_ESERCIZIO 1:_
Stabilisci se le affermazioni (a), (b) e (c) concordano con il brano sui ginecologi obiettori. Per ciascuna rispondi sì o no e cita esattamente le parole del brano che lo dimostrano.
(a) Nel Lazio il 91% dei ginecologi è obiettore di coscienza.
(b) I dati della Laiga sono aggiornati a giugno.
(c) Nel 2011 i Centri di Aiuto alla Vita in Italia erano 329.
_ESERCIZIO 2:_
Aggiorna il passo del brano sui ginecologi obiettori che comincia con "Cenni di civiltà" e finisce con "nel ventre materno.", mettendo "Latina" al posto di "Frosinone".

_ESTRATTO DEL TESTO:_

--*--

Cenni di civiltà dell’amore Gabriele Soliani
Nel Lazio il 91% dei ginecologi pratica l'obiezione di coscienza. In nove ospedali pubblici non si fanno interruzioni volontarie di gravidanza, mentre in altri tre il servizio è sospeso oppure risulta inattivo. Sono i dati presentati giovedì 14 giugno dalla Laiga (Libera associazione italiana dei ginecologi per l'applicazione della legge 194) nel corso di un incontro all'Ordine dei medici di Roma. Secondo i dati dell'associazione, aggiornati a maggio, nelle province di Frosinone, Rieti e Viterbo non sarebbe possibile eseguire aborti terapeutici e il 4% dei ginecologi che ufficialmente non sono obiettori comunque non esegue interruzioni di gravidanza. E poi molti dei medici non obiettori sono alla soglia della pensione e non verranno rimpiazzati. E' sempre più evidente che i ginecologi non vogliono sopprimere bambini nel ventre materno.
Dall'altra parte nel 2011 i 329 Centri di Aiuto alla Vita sparsi in tutta Italia hanno fatto nascere 17mila bambini le cui madri erano tentate di abortire. Una media di 52 bambini per Centro, media che in vent’anni è quintuplicata.

--*--

_VOCI FORNITE:_
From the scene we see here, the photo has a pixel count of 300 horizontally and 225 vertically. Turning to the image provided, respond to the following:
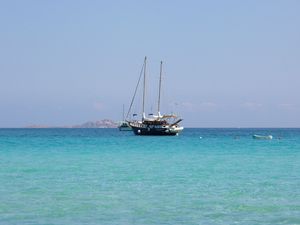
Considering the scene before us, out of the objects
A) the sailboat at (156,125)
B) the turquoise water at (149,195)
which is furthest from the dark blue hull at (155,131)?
the turquoise water at (149,195)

--*--

_RISPOSTA 1:_
(a) Sì: "Nel Lazio il 91% dei ginecologi pratica l'obiezione di coscienza."
(b) No: "aggiornati a maggio"
(c) Sì: "nel 2011 i 329 Centri di Aiuto alla Vita sparsi in tutta Italia"

_RISPOSTA 2:_
Cenni di civiltà dell’amore Gabriele Soliani
Nel Lazio il 91% dei ginecologi pratica l'obiezione di coscienza. In nove ospedali pubblici non si fanno interruzioni volontarie di gravidanza, mentre in altri tre il servizio è sospeso oppure risulta inattivo. Sono i dati presentati giovedì 14 giugno dalla Laiga (Libera associazione italiana dei ginecologi per l'applicazione della legge 194) nel corso di un incontro all'Ordine dei medici di Roma. Secondo i dati dell'associazione, aggiornati a maggio, nelle province di Latina, Rieti e Viterbo non sarebbe possibile eseguire aborti terapeutici e il 4% dei ginecologi che ufficialmente non sono obiettori comunque non esegue interruzioni di gravidanza. E poi molti dei medici non obiettori sono alla soglia della pensione e non verranno rimpiazzati. E' sempre più evidente che i ginecologi non vogliono sopprimere bambini nel ventre materno.